See, hear, and feel something that prose 見せて、聞かせて 感じさせてくれるもの

Cannot: and what it is who knows?    普通の文章で表わせないもの

                    そんなものだってこと、わかる?

 私はこの詩を読むと「詩」とは「対象」「物」や「感情」を書くより、そこで人物が感じる「五感」が大事なのでは、と思った。「感情」とは、周りからの刺激によって、五感が刺激されて起こるものだ。だから、自分がこうした、こうなった、そしてこう感じた、と書くよりも、五感を通して見えたもの、聞こえたもの、匂い、手触り、味、などを書く。そうすることによって、その場の空間を言葉で再現して、そこにある空気感を再構築すれば、読者は勝手にそこで感じた感情をくみ取るのではないだろうか。つまり直接的に書くとどうしても日記のような、散文的になりがちだが、言葉を使って「雰囲気を醸し出す」程度なら「詩」らしい表現ができるのではないのだろうか。(正直、感覚的な部分が多いので、上手く文章化できないのだが…)

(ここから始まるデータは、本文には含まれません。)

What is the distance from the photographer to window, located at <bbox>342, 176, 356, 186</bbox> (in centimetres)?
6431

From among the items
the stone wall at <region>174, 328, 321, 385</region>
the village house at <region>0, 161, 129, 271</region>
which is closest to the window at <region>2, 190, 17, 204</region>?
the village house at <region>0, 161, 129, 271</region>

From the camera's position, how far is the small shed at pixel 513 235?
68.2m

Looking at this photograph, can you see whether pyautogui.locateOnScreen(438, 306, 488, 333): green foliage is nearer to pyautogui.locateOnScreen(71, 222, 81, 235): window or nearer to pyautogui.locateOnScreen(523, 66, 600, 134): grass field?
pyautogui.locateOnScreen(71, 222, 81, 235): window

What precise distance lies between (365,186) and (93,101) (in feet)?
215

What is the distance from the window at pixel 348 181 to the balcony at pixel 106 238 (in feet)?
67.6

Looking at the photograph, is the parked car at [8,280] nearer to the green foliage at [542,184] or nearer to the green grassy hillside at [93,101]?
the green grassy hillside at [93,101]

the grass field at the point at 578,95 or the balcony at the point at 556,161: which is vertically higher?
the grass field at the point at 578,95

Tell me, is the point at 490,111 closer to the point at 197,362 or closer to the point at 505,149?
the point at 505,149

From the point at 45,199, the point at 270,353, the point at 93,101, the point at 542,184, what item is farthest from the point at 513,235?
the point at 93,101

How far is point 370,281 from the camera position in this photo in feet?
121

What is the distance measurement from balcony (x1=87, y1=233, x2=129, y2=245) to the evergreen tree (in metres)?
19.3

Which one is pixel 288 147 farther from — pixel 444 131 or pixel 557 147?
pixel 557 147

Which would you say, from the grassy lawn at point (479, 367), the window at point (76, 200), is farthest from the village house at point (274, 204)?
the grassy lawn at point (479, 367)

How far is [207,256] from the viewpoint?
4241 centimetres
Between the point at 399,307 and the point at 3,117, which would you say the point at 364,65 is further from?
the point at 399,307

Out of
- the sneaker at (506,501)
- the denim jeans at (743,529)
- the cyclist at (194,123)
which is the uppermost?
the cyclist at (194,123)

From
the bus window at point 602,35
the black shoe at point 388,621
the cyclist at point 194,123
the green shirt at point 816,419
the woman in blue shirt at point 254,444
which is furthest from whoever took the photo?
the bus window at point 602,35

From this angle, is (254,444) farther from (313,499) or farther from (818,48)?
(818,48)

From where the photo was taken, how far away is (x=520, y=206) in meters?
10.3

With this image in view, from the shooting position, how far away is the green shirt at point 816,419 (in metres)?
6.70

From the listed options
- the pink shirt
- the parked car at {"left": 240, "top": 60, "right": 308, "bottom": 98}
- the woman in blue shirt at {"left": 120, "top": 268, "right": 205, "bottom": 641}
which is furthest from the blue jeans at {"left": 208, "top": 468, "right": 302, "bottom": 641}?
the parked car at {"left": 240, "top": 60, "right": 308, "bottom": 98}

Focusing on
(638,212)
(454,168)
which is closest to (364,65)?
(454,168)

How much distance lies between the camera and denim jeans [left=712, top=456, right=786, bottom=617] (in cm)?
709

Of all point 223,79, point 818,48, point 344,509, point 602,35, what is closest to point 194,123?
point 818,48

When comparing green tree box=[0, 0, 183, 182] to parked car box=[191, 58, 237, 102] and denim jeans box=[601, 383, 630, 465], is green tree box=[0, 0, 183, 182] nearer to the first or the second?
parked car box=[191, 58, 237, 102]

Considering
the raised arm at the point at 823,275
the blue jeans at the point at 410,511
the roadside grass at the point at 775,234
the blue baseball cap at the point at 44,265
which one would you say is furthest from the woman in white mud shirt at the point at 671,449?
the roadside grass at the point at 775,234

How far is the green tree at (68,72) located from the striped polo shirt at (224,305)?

 そこで生徒たちに、詩を書く前に書きたい①場面とその時の②感情を書かせて、その時に感じた③「五感」を全て書かせる。見えたものや聞こえたもの、匂い、手触り、味などを覚えている限り先に書かせる。舞台の上でのスポットライトの光、走った後の汗でへばりつく汗の感触、ホイッスルの音、消毒液の匂い…など、全部書かせる。

①場面(例:試合、大会、家族とのけんか、帰り道)

②感情(例:たのしい、悔しい、嬉しい、感謝)

③五感(例:足音、試合開始の音、観客の顔、歓声、相手の足、地面、夕飯の匂い)

そして、それを使って書くのだが、②で「感情」として出した感情を表す単語(嬉しい、悲しい等)はなるべく詩のなかに入れない。③を使って空間を作り出すのを目標に書かせる。実は③を簡単に羅列するだけでそれなりに雰囲気というか、空間が再現される。例えば、

 白い部屋 / 消毒液の匂い / 金属がぶつかり合ってガシャガシャと鳴った

 これだけでも病院と言わなくても病院だとわかるし、手術の前なのか、何か不安な雰囲気まで漂ってくる。つまり、

 僕は病院に行った / 今から手術を受ける / 僕はとても緊張した

 と、日記のようになるのを防ぐことができる。最初にあげた作品の方が、読者も作者の経験を追体験することになるので、作品に感情移入しやすくなる。この五感で感じた者を羅列する方法は意外と簡単にできるので生徒たちも作りやすい。他にも、簡単に例をいくつか挙げるなら、

 ①ピーッ / みんなが走り出した / ボールが泥と一緒に跳ね上がる

 ②スポットライトのまぶしい光 / 前にいる友達の背中 / 聞こえてくる何度も聞いたピアノの音

などなど、三行だけでもそれなりに世界観が確立される。読者がパッと情景を想像しやすいので無駄な説明がいらなくなる。

そして、このこのように五感として書き出す時、生徒たちも頭の中でその時のことを再体験することになる。具体的に思い出そうとするので、感情も同じように再起される。その状態で詩を書くので、生徒たちの詩を作る意欲があがる。つまり、「書く」ことに拒否感が少なくなり、割とノリノリで書くようになる。(当然、全員がそうなるというわけではないが。)生徒たちはよく覚えているし、よく見ている。いつもはそうは見えない(失礼)生徒が、驚くような表現を使ってきたり、細かい部分まで覚えていたりする。だからいつもは試験で点数をとることができない生徒が「天才か!」と思わせることを書いてくることもある。やはり作品を作るのはこういう時が楽しい。(生徒もノリノリだが、この授業をしている私もノリノリになる。)そのような生徒の一面を見るためにも、表現能力としての「詩作」は頑張りたいと思う。

次回も詩作の指導について、「言葉選び」と「テンポ感」を中心に書いていきたいと思います。